**Task description:**
A precise copy of the data is required, with every picture left out.

• • • • • • •

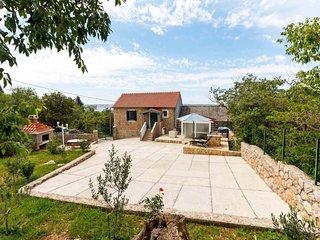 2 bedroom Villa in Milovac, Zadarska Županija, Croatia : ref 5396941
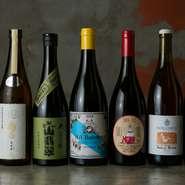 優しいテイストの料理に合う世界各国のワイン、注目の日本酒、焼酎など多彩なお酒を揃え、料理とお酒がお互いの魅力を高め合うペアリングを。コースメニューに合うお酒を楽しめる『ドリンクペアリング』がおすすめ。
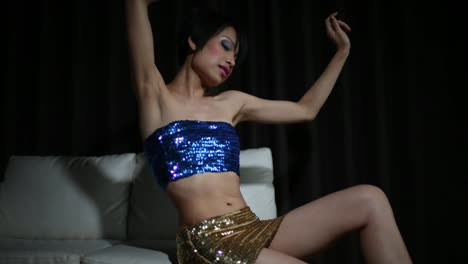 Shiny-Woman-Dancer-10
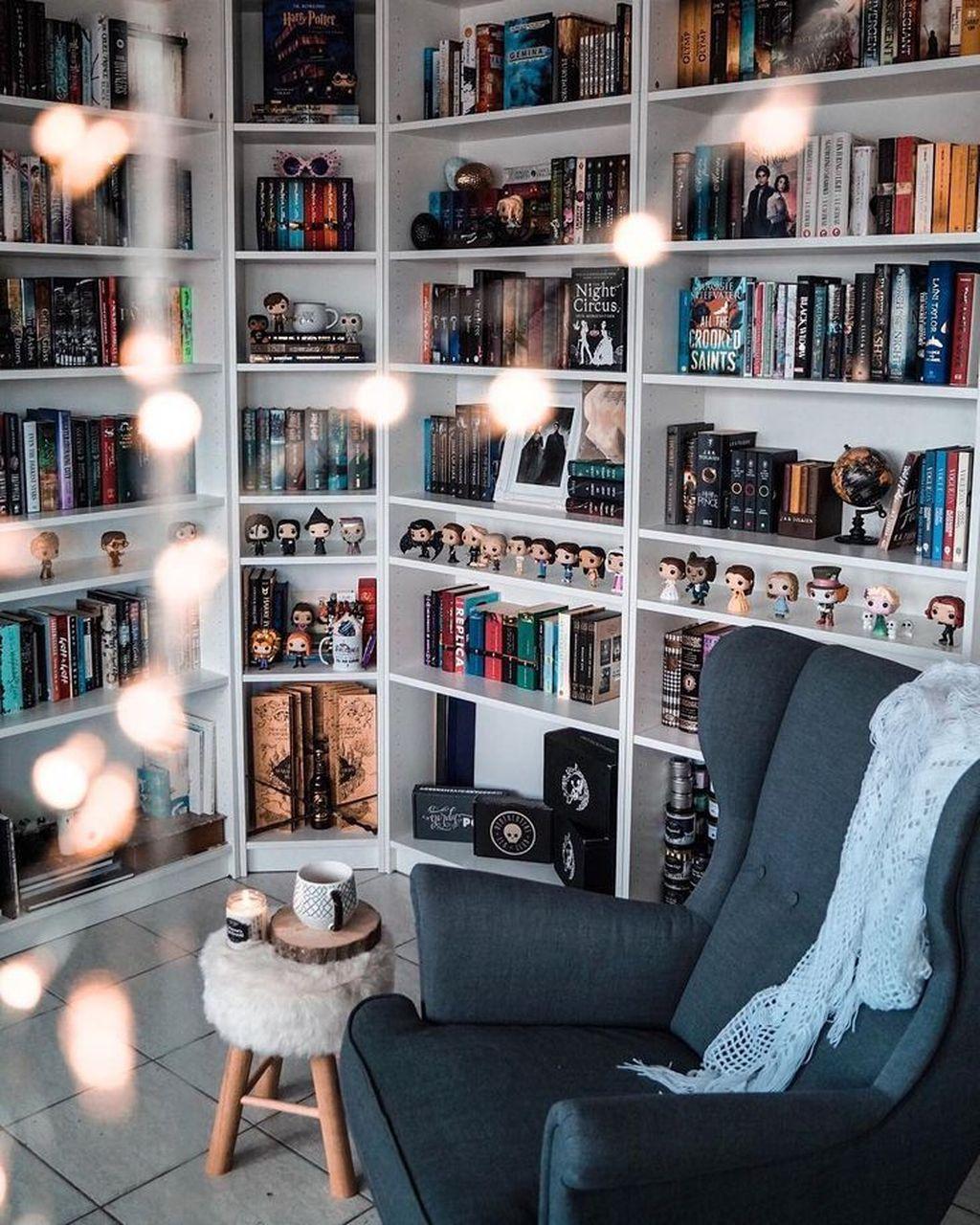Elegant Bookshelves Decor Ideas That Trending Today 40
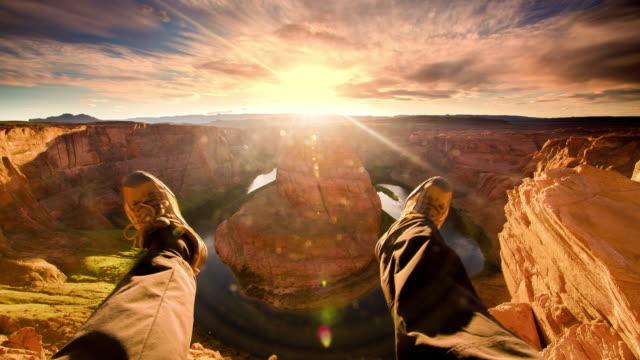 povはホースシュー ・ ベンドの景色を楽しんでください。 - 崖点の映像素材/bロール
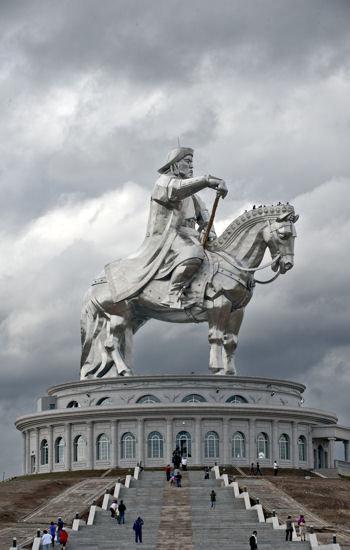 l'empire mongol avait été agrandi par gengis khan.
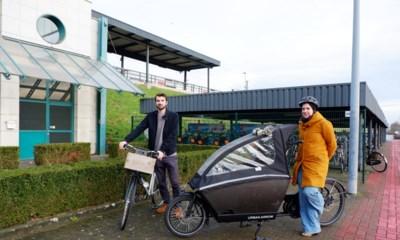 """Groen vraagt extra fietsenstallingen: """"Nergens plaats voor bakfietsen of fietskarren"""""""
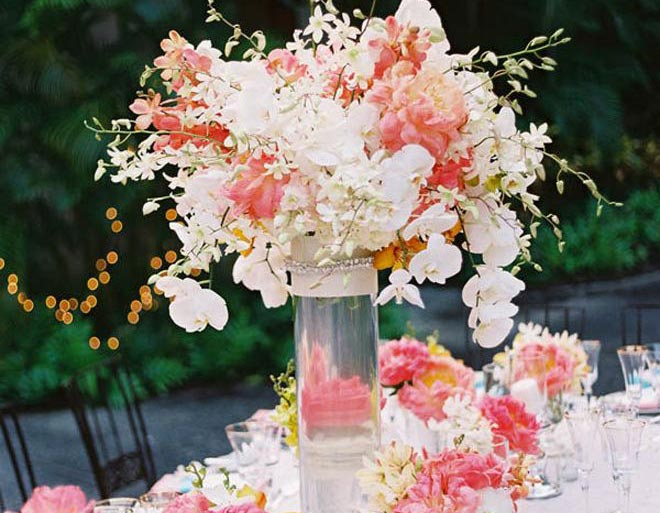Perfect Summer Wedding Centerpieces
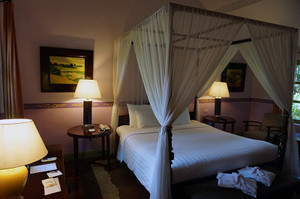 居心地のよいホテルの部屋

• • • • • • •

**Solution to this exercise:**
 2 bedroom Villa in Milovac, Zadarska Županija, Croatia : ref 5396941
 優しいテイストの料理に合う世界各国のワイン、注目の日本酒、焼酎など多彩なお酒を揃え、料理とお酒がお互いの魅力を高め合うペアリングを。コースメニューに合うお酒を楽しめる『ドリンクペアリング』がおすすめ。
 Shiny-Woman-Dancer-10
Elegant Bookshelves Decor Ideas That Trending Today 40
 povはホースシュー ・ ベンドの景色を楽しんでください。 - 崖点の映像素材/bロール
 l'empire mongol avait été agrandi par gengis khan.
 """Groen vraagt extra fietsenstallingen: """"Nergens plaats voor bakfietsen of fietskarren"""""""
Perfect Summer Wedding Centerpieces
 居心地のよいホテルの部屋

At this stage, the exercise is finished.